Hoy, del mismo modo, las fuerzas armadas de Estados
Unidos se elogian ellas mismas como las “mejores del mundo”; incluso se
sienten rodeadas de poderosas amenazas (China, Rusia, la nuclearizada
Corea del Norte, y el terrorismo mundial, para comenzar la lista).
Vendidas –durante la Guerra Fría– al pueblo estadounidense como una
fuerza de disuasión, un baluarte de estabilidad frente el efecto dominó
del comunismo, hoy en día se han transformado en una fuerza capaz de
provocar su propia caída.
Recordemos que la administración Trump
ha revalidado el objetivo de Estados Unidos de poseer una abrumadora
supremacía nuclear. Esto requiere un “nuevo enfoque” de Corea del Norte y
su programa de armas nucleares (más allá de lo que eso pueda
significar, nada tiene que ver con la diplomacia). Sin preocuparse por
la acumulación ni por lo arriesgado de su política, Washington continúa
diseminado armas –es el mayor traficante de armas del siglo XXI por un
amplio margen– y caos en todo el mundo como parte de la “guerra contra
el terror” y las vende como la única forma de “ganar”.
En mayo
de 1945, cuando cayó el telón sobre las últimas boqueadas de la
dominación mundial de Alemania, el mundo tenía la fortuna de ser ajeno a
las armas nucleares. Ahora es distinto. De ser algo, el mundo de hoy
está excesivamente dotado de máquinas que pueden acabar con él; desde
los artilugios nucleares hasta las emisiones de gases de efecto
invernadero que provocan el calentamiento global.
Por eso es de
vital importancia darnos cuenta de que las políticas de “Estados Unidos
primero” no son otra cosa que el viejo y conocido aislacionismo del
siglo XX; que su discurso de “volver a ganar” es la receta que garantiza
guerras prolongadas creadoras de más caos y más países fracasados en el
Gran Oriente Medio e incluso más allá; y que una de por sí peligrosa
política de disuasión propia de la Guerra Fría, sea contra ataques
convencionales o nucleares, podría haberse convertido en una máquina de
eternización de la guerra que lograría –dada la belicosidad de Trump–
conducirnos hacia algo semejante al fin del mundo.
O, planteada
de otra manera, piense el lector en esto: en este momento, ¿es el
norcoreano Kim Jong-un el único líder inestable con trastornadas
ambiciones nucleares que actúa en el escenario mundial?

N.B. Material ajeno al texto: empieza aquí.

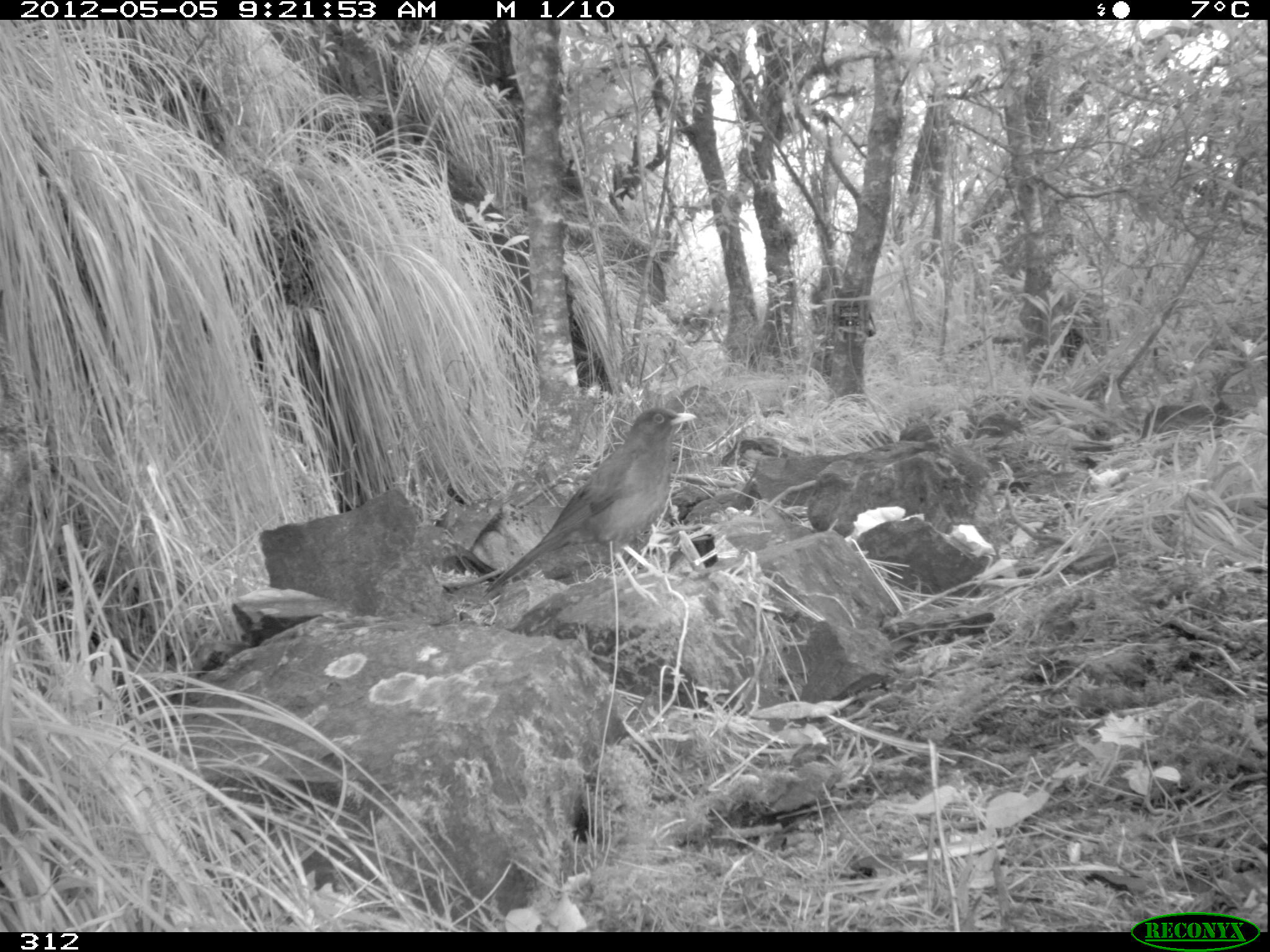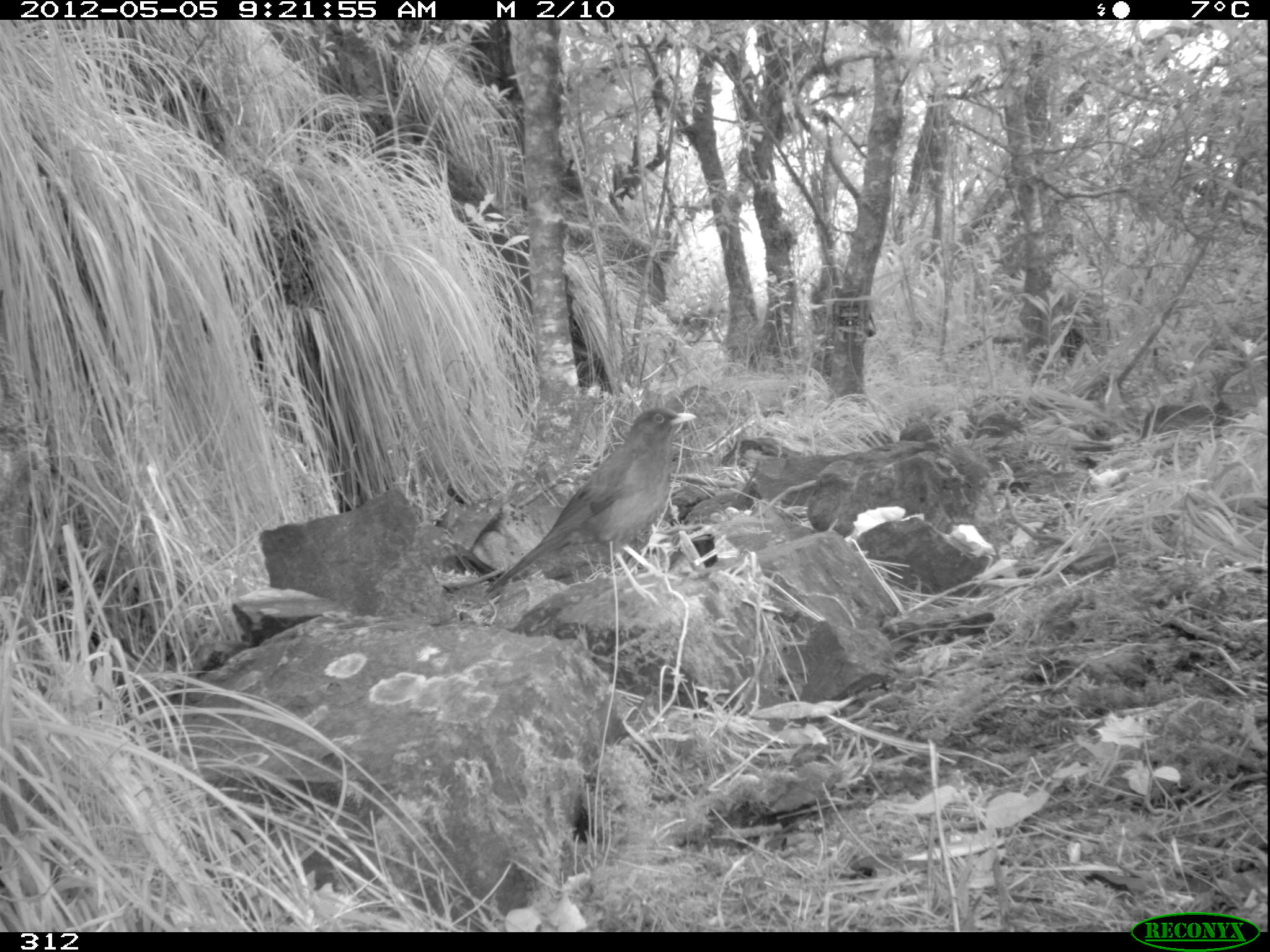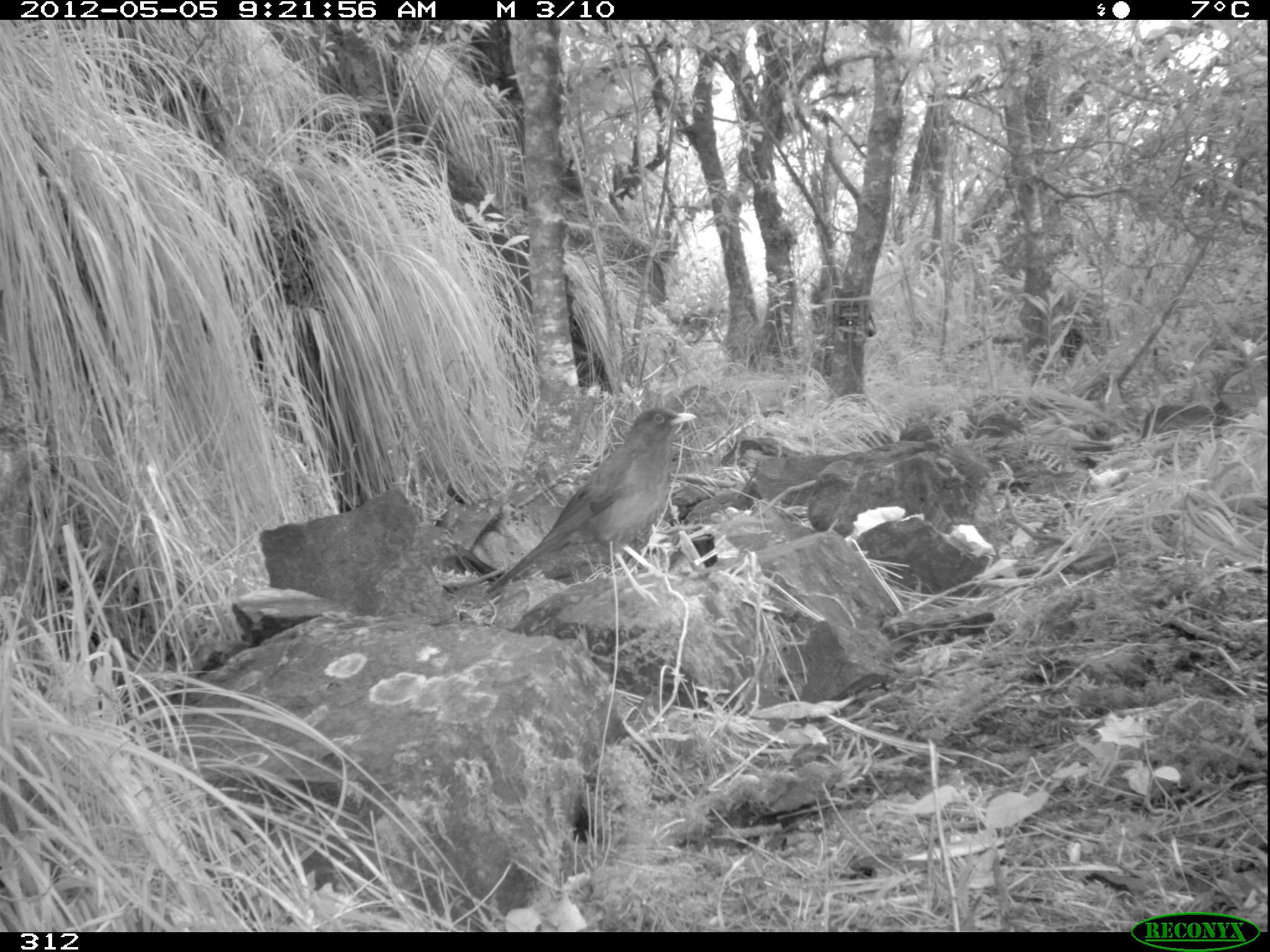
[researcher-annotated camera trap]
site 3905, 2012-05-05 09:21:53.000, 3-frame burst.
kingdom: Animalia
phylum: Chordata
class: Aves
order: Passeriformes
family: Turdidae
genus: Turdus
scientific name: Turdus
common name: true thrushes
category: turdus sp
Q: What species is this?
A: Turdus sp (true thrushes) (Turdus).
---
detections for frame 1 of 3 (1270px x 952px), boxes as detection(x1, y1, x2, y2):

* Fondo de Cultura Económica de España, 1957. (N. del T.)
**
El 28 de junio de 1914, Gavrilo Princip asesinó en Sarajevo al
archiduque Ferdinando de Austria y a su esposa. Este hecho fue el
comienzo de una sucesión de acontecimientos que acabarían desencadenando
la Primera Guerra Mundial. (N. del T.)
William Astore es teniente coronel retirado de la fuerza aérea de Estados Unidos y profesor de historia; colabora habitualmente en TomDispatch. Su blogs es Bracing Views.